-------- Records for the exercise --------

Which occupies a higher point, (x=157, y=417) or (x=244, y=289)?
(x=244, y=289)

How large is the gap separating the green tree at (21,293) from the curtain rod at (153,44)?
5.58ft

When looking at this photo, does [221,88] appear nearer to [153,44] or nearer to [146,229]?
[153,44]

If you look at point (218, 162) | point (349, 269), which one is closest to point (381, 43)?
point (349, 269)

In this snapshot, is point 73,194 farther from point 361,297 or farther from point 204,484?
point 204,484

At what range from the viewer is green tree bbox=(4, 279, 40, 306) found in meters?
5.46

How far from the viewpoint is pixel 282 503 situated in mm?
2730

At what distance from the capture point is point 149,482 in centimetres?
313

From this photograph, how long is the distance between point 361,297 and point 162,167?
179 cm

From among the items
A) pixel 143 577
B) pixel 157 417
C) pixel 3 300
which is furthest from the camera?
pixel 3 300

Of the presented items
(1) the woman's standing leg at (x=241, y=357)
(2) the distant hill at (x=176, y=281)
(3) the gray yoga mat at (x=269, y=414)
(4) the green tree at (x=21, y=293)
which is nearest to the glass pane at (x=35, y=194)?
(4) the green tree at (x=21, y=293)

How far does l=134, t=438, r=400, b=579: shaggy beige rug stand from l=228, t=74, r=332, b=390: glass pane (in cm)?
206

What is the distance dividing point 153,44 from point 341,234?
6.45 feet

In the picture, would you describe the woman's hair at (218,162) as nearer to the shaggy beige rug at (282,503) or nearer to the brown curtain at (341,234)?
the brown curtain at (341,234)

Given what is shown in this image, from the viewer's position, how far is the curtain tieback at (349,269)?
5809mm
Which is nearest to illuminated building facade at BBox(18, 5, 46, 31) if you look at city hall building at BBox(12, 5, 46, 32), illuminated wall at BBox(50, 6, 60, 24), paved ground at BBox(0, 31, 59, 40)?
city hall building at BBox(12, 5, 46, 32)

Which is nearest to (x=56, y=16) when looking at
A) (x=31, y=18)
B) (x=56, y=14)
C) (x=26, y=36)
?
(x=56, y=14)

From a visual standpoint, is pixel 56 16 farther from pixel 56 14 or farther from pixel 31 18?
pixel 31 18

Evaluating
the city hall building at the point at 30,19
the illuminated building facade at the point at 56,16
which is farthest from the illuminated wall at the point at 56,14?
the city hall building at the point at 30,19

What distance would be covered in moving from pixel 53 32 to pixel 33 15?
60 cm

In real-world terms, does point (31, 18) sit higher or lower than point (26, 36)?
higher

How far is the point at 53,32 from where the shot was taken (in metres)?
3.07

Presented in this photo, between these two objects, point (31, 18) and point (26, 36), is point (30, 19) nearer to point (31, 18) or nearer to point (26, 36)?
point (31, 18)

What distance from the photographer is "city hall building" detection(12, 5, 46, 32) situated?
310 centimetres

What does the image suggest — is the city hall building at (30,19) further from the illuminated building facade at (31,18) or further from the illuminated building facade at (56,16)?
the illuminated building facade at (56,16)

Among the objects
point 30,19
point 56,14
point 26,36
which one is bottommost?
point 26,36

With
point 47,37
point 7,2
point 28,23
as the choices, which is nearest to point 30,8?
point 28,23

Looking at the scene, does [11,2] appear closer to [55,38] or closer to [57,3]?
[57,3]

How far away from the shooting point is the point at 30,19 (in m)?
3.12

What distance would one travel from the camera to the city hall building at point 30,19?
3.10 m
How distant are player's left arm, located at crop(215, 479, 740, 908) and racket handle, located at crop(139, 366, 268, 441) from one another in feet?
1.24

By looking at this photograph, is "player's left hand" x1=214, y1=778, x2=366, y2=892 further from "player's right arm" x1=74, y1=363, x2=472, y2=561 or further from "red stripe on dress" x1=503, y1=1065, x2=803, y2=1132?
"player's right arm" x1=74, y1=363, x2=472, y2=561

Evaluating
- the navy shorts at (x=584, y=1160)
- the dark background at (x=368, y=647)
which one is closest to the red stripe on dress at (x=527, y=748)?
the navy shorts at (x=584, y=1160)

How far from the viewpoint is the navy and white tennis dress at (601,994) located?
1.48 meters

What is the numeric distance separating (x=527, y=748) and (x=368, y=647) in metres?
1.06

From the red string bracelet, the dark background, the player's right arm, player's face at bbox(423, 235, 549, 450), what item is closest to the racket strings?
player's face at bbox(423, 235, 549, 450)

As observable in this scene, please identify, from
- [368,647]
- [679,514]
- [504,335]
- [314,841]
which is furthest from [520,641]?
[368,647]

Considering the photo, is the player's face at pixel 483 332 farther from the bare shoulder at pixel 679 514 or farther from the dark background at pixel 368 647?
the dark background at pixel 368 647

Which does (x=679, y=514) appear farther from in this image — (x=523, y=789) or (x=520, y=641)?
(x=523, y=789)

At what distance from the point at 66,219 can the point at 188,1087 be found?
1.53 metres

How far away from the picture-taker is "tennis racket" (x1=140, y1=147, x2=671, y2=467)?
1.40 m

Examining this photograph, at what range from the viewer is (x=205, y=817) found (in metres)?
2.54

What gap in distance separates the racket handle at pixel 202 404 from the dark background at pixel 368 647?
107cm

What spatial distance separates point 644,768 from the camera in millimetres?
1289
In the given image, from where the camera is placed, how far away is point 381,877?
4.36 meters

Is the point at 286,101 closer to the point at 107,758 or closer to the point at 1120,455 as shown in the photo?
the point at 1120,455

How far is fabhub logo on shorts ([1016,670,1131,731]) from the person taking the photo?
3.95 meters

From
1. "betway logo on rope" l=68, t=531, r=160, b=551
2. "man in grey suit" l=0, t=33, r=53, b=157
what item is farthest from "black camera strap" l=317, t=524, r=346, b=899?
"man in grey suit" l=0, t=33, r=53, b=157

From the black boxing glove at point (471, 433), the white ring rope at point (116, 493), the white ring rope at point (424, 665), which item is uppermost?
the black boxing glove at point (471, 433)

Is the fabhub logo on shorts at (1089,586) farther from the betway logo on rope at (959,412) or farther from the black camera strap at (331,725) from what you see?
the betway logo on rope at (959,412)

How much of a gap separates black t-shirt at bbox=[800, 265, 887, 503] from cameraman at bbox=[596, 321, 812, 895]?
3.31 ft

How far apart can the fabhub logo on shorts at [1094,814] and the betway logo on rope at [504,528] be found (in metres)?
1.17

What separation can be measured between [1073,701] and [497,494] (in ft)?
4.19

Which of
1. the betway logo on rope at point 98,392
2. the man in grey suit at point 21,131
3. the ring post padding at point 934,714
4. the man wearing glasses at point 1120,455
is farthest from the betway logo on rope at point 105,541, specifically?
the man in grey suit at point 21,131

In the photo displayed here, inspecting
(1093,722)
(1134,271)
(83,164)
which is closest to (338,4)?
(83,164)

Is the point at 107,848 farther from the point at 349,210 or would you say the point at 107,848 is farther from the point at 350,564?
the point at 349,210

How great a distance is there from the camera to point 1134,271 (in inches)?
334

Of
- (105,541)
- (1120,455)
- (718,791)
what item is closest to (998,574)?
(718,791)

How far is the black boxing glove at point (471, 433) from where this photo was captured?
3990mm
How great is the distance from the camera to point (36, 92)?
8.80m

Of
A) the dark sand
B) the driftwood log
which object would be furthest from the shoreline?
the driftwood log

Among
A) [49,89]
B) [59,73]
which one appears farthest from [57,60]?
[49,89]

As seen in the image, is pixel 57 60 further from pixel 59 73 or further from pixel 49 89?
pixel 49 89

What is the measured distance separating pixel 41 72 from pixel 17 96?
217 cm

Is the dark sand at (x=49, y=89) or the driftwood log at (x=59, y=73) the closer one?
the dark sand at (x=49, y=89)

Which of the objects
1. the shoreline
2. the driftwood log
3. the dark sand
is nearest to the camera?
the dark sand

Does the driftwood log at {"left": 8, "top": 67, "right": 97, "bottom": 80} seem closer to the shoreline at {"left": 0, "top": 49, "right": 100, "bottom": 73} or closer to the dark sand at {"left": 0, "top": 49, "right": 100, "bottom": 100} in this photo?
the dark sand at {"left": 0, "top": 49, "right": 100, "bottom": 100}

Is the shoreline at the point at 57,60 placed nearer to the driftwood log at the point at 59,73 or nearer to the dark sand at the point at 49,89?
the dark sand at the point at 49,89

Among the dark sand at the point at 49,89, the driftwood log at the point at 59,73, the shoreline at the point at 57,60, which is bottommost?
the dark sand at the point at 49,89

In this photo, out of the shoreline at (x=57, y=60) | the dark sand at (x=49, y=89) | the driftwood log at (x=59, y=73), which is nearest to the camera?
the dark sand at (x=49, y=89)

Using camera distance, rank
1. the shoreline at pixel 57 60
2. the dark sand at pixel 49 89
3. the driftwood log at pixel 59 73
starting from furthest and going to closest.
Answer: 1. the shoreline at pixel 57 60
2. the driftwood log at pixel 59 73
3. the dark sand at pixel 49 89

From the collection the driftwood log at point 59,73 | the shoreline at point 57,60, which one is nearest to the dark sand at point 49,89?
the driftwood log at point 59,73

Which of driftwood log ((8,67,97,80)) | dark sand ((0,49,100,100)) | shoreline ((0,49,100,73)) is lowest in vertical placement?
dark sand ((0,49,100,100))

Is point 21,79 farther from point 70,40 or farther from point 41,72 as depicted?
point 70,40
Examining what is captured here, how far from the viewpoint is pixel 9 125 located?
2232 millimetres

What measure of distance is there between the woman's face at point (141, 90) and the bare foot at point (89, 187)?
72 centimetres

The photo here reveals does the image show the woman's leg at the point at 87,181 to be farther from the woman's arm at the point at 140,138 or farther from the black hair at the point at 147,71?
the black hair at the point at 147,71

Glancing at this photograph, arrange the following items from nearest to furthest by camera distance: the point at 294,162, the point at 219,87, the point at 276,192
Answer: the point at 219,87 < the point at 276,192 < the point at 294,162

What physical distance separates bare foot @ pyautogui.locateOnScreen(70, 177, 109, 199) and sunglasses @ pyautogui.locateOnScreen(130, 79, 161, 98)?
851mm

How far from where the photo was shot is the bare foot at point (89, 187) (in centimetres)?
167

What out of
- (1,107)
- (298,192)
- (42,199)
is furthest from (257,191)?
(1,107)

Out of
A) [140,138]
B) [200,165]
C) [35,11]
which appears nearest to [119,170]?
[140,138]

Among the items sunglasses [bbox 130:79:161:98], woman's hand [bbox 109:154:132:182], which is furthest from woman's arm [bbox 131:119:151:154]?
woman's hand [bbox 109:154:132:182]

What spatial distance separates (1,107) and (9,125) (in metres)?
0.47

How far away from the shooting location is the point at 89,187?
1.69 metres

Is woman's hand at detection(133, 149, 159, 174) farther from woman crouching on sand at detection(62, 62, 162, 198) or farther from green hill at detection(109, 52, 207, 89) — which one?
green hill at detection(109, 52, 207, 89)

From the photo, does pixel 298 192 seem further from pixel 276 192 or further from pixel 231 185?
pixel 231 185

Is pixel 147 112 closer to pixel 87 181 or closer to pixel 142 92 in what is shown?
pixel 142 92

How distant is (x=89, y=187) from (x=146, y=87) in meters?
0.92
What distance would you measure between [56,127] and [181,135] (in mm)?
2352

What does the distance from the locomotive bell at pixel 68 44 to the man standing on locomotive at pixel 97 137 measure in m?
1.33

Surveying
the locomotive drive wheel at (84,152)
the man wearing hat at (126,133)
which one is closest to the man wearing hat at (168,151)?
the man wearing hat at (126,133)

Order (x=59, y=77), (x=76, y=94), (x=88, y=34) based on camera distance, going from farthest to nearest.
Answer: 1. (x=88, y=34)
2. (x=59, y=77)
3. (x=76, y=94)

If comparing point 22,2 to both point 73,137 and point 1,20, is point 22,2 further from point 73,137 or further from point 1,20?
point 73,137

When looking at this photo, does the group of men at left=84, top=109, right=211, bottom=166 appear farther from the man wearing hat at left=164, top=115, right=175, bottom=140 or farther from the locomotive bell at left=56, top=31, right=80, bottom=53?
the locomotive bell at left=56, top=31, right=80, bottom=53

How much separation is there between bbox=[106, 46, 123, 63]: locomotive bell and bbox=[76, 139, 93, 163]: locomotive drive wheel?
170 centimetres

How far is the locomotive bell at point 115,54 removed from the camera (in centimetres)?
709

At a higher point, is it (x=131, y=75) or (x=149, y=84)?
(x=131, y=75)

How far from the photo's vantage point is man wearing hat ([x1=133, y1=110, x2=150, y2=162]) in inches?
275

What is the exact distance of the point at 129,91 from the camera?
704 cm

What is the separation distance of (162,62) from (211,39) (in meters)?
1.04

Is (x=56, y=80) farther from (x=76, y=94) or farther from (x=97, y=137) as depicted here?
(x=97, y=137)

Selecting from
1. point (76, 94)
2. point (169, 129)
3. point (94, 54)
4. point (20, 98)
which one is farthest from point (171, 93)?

--------

* [What you should do] Find the line containing "If comparing point" in the material above. Print it and every line after it through the end, exactly and only those.

* [Task output]
If comparing point 22,2 to both point 73,137 and point 1,20, is point 22,2 further from point 73,137 or further from point 1,20?
point 73,137

When looking at this photo, does the group of men at left=84, top=109, right=211, bottom=166 appear farther from the man wearing hat at left=164, top=115, right=175, bottom=140 or farther from the locomotive bell at left=56, top=31, right=80, bottom=53?
the locomotive bell at left=56, top=31, right=80, bottom=53

How much separation is there between bbox=[106, 46, 123, 63]: locomotive bell and bbox=[76, 139, 93, 163]: locomotive drive wheel?
170 centimetres

How far is the locomotive bell at point 115,54 removed from the camera (in centimetres)?
709

At a higher point, is it (x=131, y=75) or (x=149, y=84)?
(x=131, y=75)

How far from the photo's vantage point is man wearing hat ([x1=133, y1=110, x2=150, y2=162]) in inches?
275

What is the exact distance of the point at 129,91 from the camera?
704 cm

What is the separation distance of (162,62) from (211,39) (in meters)?
1.04

Is (x=56, y=80) farther from (x=76, y=94) or farther from (x=97, y=137) as depicted here?
(x=97, y=137)

Selecting from
1. point (76, 94)
2. point (169, 129)
3. point (94, 54)
4. point (20, 98)
which one is farthest from point (171, 93)?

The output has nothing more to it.